I'm currently looking to replace my knackered old garage at home as it's beyond repair.

Currently it's about 5m x 2.5m and we're looking to increase the size up to about 6m x 3.5m. I've had some quotes for a single skin breeze block garage and it's going to be way above budget so instead i'm looking for a log cabin type garage or garden building.
It's not a proper garage as such and requiring a garage door as it's virtually impossible to get a car into it due to the layout of the house/fence/driveway.

The garage is going to be used for storing tools, car related stuff, my bikes and probably the turbo trainer and rowing machine.

Has anyone got any experience with log cabin type garages or workshops?
Any problems with them once they've been insulated and lined?

And last but not least, who's good to be buying them from? 
I'm currently looking at one from Tuin with possibly a storage cabin on the end to keep the bikes locked up in.


----------



## Jack R (Dec 15, 2014)

What do you need to know? And are you looking to buy a kit or will you just buy materials?


----------



## nick_mcuk (Jan 4, 2008)

Wood garages are better than any brick or cement one as they breath and they dont suffer form condensation. They are also warmer inside.

I built one this year...here is a quick photo.



There is a thread on here of the entire build http://www.detailingworld.co.uk/forum/showthread.php?t=375460


----------



## Stumper (Apr 5, 2009)

JR1982 said:


> What do you need to know? And are you looking to buy a kit or will you just buy materials?


It'll be a kit, my DIY skills won't stretch anywhere close to building one myself!



nick_mcuk said:


> Wood garages are better than any brick or cement one as they breath and they dont suffer form condensation. They are also warmer inside.
> 
> I built one this year...here is a quick photo.
> 
> There is a thread on here of the entire build http://www.detailingworld.co.uk/forum/showthread.php?t=375460


Thanks for that nick, I'll take a look at your build thread.


----------



## Jack R (Dec 15, 2014)

It does seem alot but if looked after it will serve you well, plus it's also easily adapted if you want to alter later.


----------



## nick_mcuk (Jan 4, 2008)

Gheezer said:


> I am after a timber car port but these seem to stretch to 8-10k for two cars. Will look nice in Oak but seems a lot for a wall-less garage.....


My pine log garage I think cost me in total about £7k all in


----------



## AndyC (Oct 25, 2005)

No experience of timber but my standard, boring brick garage has never had a problem with moisture retention.

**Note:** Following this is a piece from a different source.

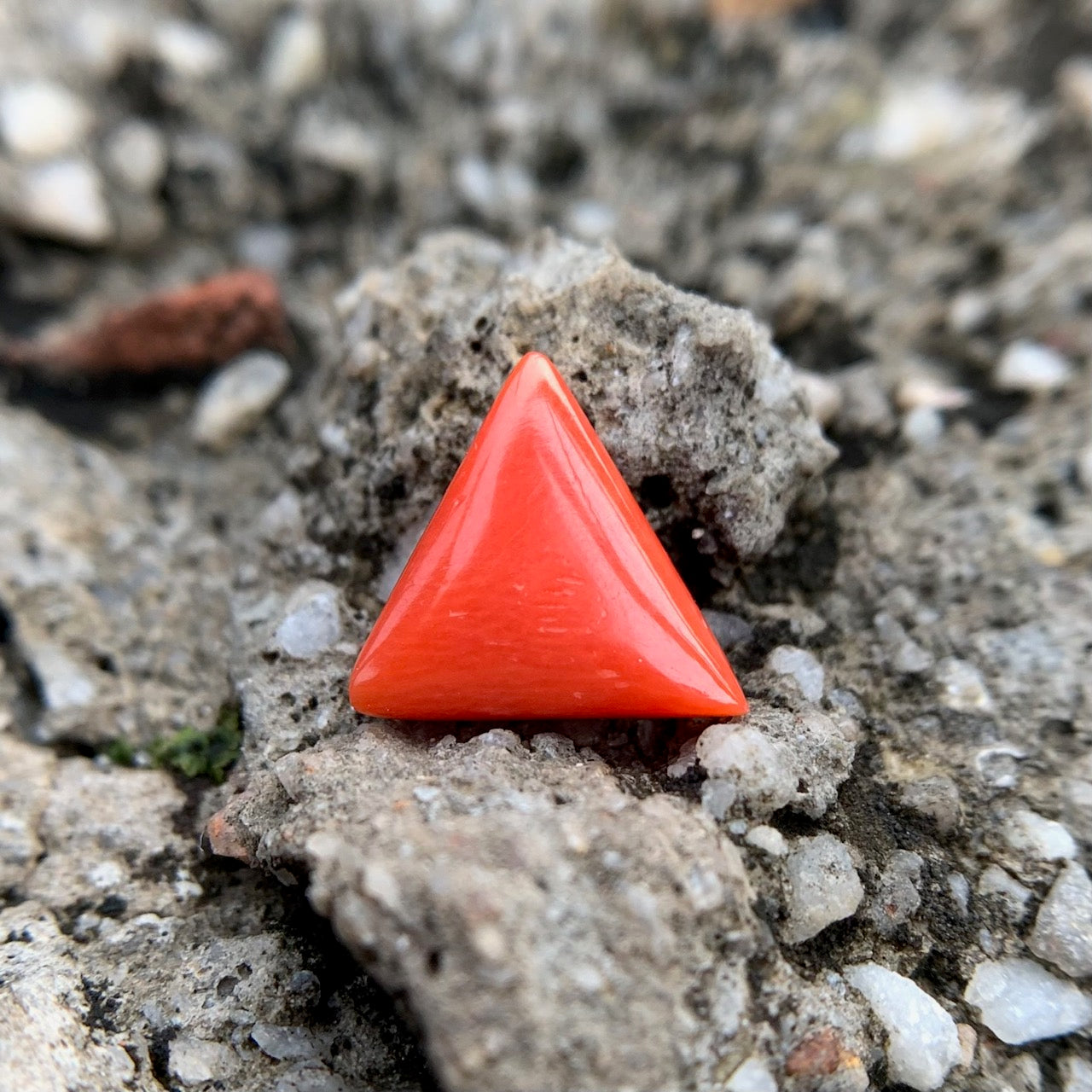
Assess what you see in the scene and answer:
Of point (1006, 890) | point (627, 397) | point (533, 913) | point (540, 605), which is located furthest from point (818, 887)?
point (627, 397)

Not heated but it's housed a running and working 205, a BMW 328, a not running 205 and now a very much alive Clio.

No issues whatsoever.


----------



## grunty-motor (Aug 11, 2016)

my mate had a wooden one for some time (10year?). no damp - cosy!

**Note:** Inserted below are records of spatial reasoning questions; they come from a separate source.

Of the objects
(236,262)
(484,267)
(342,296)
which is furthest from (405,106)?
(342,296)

dont think you need planning permission?


----------



## nick_mcuk (Jan 4, 2008)

grunty-motor said:


> my mate had a wooden one for some time (10year?). no damp - cosy!
> 
> dont think you need planning permission?

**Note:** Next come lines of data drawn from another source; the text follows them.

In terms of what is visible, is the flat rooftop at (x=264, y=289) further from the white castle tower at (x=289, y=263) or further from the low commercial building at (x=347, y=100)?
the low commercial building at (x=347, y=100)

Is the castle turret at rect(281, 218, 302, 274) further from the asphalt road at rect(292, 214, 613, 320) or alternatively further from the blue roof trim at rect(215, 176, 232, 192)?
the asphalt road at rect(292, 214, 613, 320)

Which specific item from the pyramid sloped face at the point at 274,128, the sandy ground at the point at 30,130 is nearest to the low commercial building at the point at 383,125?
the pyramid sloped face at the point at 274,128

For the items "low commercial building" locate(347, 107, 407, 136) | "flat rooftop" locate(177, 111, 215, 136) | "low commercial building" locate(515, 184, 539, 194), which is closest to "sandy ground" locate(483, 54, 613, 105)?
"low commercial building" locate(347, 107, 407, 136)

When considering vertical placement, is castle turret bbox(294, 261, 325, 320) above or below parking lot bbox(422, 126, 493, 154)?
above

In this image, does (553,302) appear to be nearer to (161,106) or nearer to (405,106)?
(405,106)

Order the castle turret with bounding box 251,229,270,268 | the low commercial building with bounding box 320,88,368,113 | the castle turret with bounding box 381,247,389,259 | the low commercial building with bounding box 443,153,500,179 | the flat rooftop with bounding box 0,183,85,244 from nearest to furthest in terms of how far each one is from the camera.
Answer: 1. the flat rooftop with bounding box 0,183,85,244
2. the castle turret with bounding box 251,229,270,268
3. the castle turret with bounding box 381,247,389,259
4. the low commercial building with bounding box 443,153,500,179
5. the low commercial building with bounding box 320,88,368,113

If its in front of the house you will...if its to the side or back then you can get away with it but you deffo need to check with your local BC.

Mine is a low roof version so its easier to get planning for.


----------



## Clancy (Jul 21, 2013)

Built lots of these over the years, timber is better than a masonry garage imo. Better value for money to build from scratch but if you want something easy to build look on Dunster house. Lots of choice and can easily be put up in a day, second day to tile the roof and stain it. Nice job really 

Planning wise need to check local rules, generally a timber structure with an eaves height under 2.5m will not need planning


----------



## Jack R (Dec 15, 2014)

It's all worked out on the percentage of ground and distances from boundaries which then dictate the size and hight etc...


----------



## nick_mcuk (Jan 4, 2008)

Clancy said:


> Built lots of these over the years, timber is better than a masonry garage imo. Better value for money to build from scratch but if you want something easy to build look on Dunster house. Lots of choice and can easily be put up in a day, second day to tile the roof and stain it. Nice job really
> 
> Planning wise need to check local rules, generally a timber structure with an eaves height under 2.5m will not need planning


That's where min came from

Sent from my iPhone using Tapatalk


----------